Output formats

EdgeMQ writes incoming events durably to your S3 bucket. For each sealed WAL segment, EdgeMQ can produce one or more artifacts under your configured prefix.

Today there are three output formats to keep in context:

Segments: compressed WAL segment files (.wal.zst) when segment output is enabled
Parquet (raw / opaque payload): Parquet files that preserve the original payload without schema extraction
Parquet (schema-aware materialized views): typed Parquet generated from a View Definition (no public SQL)

At a glance

Output	What it is	Best for
Segments	Zstd-compressed WAL segments with framed payloads	Raw replay, exact payload retention, flexible downstream parsing
Parquet (raw / opaque payload)	“Opaque” Parquet that stores payload as-is plus ingest metadata	Direct querying/loads while preserving payload bytes
Parquet (schema-aware materialized views)	Typed Parquet produced from validated view definitions	Table-like datasets ready for warehouses/lakehouses without a separate parse job

1) Segments (compressed WAL)

What lands in S3

When segment output is enabled: .../segments/seg-000000NN.wal.zst (zstd-compressed)
A commit marker/manifest written after all required artifacts for the segment are uploaded

Properties

Payload preserved: the payload is stored as opaque bytes (often NDJSON or a record stream)
Streaming-friendly: you can decompress and parse frames incrementally
Best durability boundary: consumers should use commit markers/manifests as the “safe to read” signal

See:

2) Parquet (raw / opaque payload)

Raw Parquet output is designed to make the data easier to query/load directly while still keeping the original payload intact.

What it is

A Parquet file where each row corresponds to an ingested record.
Includes ingest metadata columns (timestamps, format/version) and an **opaque payload column** containing the original bytes/string.

What it’s for

Query engines and loaders that prefer Parquet files.
Lightweight analytics without writing a separate “expand + parse” job.

Note

Raw/opaque Parquet does not attempt global schema inference. It preserves the payload and keeps the ingest contract stable.

3) Parquet (schema-aware materialized views)

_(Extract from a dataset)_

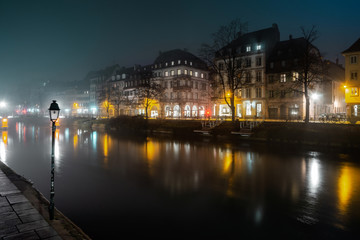 Fototapeta na wymiar Ile River Embankment in Strasbourg at night, fog. Reflections of illuminated buildings and lanterns in the water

Schema-aware Parquet is a higher-level output that materializes typed columns directly at ingest time.

How it works

You define a View Definition: a declarative mapping (columns, types, JSONPath-like extraction, filters, partitioning, and resource limits).
EdgeMQ validates the definition and compiles it to safe, internal DuckDB execution (no user-submitted SQL).
For each sealed segment, EdgeMQ materializes Parquet (and optionally CSV in the future) under deterministic S3 keys.

What it’s for

Producing “table-like” datasets continuously in S3 for Snowflake/Databricks/DuckDB/Trino/etc.
Avoiding an extra transformation job for basic extraction, casting, and partitioning.

Operational model

View outputs can be treated as optional (don't block commit if a view fails) or required (gate the commit boundary), depending on endpoint configuration.
Commit markers/manifests list the artifacts that are complete and safe to consume for each segment.

Learn more

See the complete Materialized Views documentation for in-depth guides, function reference, examples, and best practices.

Choosing an output format

Most teams start with segments (raw, flexible), then add:

Raw Parquet when they want direct Parquet reads while still preserving the payload as-is.
Schema-aware materialized views when they want typed tables (Parquet) generated directly at ingest time.